# THE EXERCISE:
Exactly the lines from the one containing "Which is farthest from (x=38, y=39)" through the final line of the listing are to be retyped, and nothing more.

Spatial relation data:

++++

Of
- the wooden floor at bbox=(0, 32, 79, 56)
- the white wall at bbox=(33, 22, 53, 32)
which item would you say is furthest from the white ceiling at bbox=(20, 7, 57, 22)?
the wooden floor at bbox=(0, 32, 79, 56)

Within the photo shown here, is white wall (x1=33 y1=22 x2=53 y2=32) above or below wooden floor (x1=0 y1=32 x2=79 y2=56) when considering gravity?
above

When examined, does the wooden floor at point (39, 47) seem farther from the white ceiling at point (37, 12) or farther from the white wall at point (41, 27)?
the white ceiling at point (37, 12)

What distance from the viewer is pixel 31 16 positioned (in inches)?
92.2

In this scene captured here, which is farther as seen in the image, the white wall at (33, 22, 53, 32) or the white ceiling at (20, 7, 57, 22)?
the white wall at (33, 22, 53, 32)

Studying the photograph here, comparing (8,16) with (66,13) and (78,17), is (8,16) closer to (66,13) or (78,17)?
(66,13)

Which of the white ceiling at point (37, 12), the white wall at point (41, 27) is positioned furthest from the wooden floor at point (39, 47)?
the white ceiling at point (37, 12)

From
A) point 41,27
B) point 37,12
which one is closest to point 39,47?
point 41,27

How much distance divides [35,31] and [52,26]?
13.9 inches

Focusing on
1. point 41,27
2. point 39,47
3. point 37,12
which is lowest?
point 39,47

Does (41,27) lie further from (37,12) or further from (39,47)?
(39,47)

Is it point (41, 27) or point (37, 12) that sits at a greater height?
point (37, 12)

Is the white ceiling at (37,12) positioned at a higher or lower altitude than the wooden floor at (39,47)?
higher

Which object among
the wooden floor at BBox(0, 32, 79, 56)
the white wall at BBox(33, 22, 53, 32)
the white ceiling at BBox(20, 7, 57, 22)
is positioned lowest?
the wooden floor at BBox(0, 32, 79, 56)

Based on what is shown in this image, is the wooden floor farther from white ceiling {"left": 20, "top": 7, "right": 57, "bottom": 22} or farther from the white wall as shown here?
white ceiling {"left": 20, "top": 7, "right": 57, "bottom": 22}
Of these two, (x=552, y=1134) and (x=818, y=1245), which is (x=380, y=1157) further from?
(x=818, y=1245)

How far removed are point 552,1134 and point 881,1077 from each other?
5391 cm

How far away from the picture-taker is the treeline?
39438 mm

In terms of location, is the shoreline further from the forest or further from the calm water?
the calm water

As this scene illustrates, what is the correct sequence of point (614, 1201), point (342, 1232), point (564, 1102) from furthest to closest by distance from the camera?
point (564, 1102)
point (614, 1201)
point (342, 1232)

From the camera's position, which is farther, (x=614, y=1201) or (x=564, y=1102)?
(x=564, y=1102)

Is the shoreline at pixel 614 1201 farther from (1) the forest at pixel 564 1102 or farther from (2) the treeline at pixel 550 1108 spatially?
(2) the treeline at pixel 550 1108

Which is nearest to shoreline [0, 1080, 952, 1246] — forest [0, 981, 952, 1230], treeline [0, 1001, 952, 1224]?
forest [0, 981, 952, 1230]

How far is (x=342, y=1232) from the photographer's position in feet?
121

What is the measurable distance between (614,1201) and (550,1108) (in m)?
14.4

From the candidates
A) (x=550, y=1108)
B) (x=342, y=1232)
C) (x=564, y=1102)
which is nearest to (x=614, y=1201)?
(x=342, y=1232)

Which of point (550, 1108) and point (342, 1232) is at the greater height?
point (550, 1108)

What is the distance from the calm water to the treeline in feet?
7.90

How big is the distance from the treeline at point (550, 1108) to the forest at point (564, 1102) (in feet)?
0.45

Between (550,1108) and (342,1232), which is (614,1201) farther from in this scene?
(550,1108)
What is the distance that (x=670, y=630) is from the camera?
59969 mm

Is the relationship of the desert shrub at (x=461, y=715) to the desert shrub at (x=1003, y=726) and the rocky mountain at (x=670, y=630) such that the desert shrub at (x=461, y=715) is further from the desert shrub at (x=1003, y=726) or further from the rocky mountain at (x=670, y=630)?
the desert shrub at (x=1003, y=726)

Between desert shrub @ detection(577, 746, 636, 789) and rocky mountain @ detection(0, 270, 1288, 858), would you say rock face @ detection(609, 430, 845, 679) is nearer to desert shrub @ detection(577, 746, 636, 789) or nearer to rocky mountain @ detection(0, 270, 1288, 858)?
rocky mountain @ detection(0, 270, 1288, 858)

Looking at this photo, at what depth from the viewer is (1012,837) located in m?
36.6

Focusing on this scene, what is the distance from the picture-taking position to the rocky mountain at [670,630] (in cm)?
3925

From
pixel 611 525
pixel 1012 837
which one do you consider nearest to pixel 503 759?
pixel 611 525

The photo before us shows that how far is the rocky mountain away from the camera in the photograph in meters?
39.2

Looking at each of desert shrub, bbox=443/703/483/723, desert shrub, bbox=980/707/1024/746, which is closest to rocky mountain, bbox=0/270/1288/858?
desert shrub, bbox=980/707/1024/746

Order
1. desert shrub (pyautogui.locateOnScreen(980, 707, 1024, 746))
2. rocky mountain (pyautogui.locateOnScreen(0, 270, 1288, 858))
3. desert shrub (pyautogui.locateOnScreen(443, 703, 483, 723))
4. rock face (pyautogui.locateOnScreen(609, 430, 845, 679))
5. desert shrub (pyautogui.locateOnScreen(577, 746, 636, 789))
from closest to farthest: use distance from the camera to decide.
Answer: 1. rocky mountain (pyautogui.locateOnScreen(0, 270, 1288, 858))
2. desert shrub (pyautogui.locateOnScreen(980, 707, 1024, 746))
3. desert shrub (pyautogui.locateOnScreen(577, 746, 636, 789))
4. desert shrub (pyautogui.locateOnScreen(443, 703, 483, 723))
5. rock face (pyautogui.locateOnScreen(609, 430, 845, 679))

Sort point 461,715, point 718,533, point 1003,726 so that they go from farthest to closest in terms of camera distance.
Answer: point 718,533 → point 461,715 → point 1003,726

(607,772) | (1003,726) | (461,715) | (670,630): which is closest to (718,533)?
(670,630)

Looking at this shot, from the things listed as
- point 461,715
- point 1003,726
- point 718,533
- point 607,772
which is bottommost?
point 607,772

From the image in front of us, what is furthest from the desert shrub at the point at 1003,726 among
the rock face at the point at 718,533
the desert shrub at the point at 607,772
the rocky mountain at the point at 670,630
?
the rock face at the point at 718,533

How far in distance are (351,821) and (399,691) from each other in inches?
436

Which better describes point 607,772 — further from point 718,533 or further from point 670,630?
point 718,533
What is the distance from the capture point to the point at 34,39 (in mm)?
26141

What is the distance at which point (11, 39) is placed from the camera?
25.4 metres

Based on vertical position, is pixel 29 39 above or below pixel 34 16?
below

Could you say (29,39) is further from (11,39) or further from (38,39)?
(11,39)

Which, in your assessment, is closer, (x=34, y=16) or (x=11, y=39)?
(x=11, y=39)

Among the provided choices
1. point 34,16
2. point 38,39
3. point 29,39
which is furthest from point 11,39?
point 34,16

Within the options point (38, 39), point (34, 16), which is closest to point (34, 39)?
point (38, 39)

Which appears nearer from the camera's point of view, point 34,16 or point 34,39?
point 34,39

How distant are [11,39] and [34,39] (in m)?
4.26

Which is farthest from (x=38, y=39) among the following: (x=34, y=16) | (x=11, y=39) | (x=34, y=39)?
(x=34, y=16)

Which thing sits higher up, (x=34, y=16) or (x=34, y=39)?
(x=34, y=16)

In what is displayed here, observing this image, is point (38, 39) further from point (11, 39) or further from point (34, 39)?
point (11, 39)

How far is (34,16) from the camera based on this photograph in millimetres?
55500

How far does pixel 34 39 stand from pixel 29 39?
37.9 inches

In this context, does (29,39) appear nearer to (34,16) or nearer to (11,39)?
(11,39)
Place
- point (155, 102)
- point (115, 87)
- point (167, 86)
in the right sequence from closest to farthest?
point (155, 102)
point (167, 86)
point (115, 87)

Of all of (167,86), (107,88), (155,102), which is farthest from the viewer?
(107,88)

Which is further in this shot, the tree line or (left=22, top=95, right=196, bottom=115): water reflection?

++++

# WORKED SOLUTION:
Which is farthest from (x=38, y=39) among the following: (x=34, y=16) | (x=11, y=39) | (x=34, y=39)?
(x=34, y=16)

Which thing sits higher up, (x=34, y=16) or (x=34, y=39)?
(x=34, y=16)

In what is displayed here, observing this image, is point (38, 39) further from point (11, 39) or further from point (34, 39)?
point (11, 39)

How far is (34,16) from the camera based on this photograph in millimetres?
55500

How far does pixel 34 39 stand from pixel 29 39?
37.9 inches

In this context, does (29,39) appear nearer to (34,16) or nearer to (11,39)?
(11,39)
Place
- point (155, 102)
- point (115, 87)
- point (167, 86)
in the right sequence from closest to farthest?
point (155, 102)
point (167, 86)
point (115, 87)

Of all of (167,86), (107,88), (155,102), which is farthest from the viewer?
(107,88)

Which is further in this shot, the tree line or (left=22, top=95, right=196, bottom=115): water reflection?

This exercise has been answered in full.